Over the last 20 years, we’ve built up an email list of 4,500 people. Now it’s probably more like 4,700, 4,800 people. So I sent an email out and said, “Look, here’s the thing. We want to send meals to the staff over at TMC.” All hell was breaking loose there every day. The idea was for every four meals a member of the community donated, we would donate a fifth meal. Our guests and people in the community donated 240-something meals and we donated another 60-something meals, and went over to the hospital and handed them out.
It was so well received that we had more donations than we had meals. We said, “Well, they’re not the only hospital in town. Let’s go to Banner Health.” We went to the one at the university and another one on the south side with another 300 meals. Again we had more meals left over. So we’ve been rolling each group of donations into the next one. There was a massive forest fire down here that summer, so we went to fire departments. We went to a bunch of animal shelters because people were having to evacuate their homes and put their animals somewhere. We went to multiple hospitals and clinics. We went to the VA hospital.

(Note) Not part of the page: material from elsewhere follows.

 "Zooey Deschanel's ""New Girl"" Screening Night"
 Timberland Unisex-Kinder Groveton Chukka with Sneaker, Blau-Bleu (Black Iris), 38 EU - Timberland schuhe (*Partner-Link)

Then we started going to homeless shelters and subsidized housing apartments for people who are transitioning from homelessness, and to mental health facilities and to the Southern Arizona AIDS Foundation, and so on and so forth. We have been doing it since the beginning of the pandemic. We’re continuing to do it. Last Saturday I went to a program called Youth on Their Own that helps teens who are experiencing homelessness finish high school. We’ve been to homes for the elderly who are on a limited budget.
It’ll probably be another two years before the business gets caught up to anything remotely resembling what we were doing before the pandemic. But we have managed to fill in some of those blanks by donating. We’ve donated over 8,500 meals to various organizations throughout the community, and we’ll continue doing it. Now I can just taste getting to 10,000 meals.
Some of our guests have been amazing. We have a woman who writes us a $100 check every month. We have someone else who will send us a check periodically. There’s no rhyme or reason to when or how much. People have been really, really remarkable. There have been some very touching experiences. The day after we were all shut down, I had a guest come in and buy a single chocolate cookie and leave a $250 tip for the crew.
I feel so much more committed to this community because they have shown us that they’re here for us. It’s intense. I know that it’s by the grace of this community that we’re still open. While I’m proud of what we’ve done, and I am excited about our achievements, I’m just at the rudder on this thing. Our guests and the community of Tucson are the engine.
The first thing I thought when I learned about winning the Sapphire Supports Restaurants Contest was, “OK, who am I donating this to? How am I going to use this money to bring more meals to people?” It’s hard to have a business that’s been dug out of it by people’s generosity, and not feel like you need to give something back. You need to contribute. That’s what’s going to happen with this money. Sure, we’ve spent well over $30,000 on equipment repair and replacement over the last two years. Just because business stops doesn’t mean repairs stop, or gas bills or electric bills or mortgage payments. But I feel like we have navigated our way through all of those things by the kindness of the people of Tucson. My plan is to repay that kindness.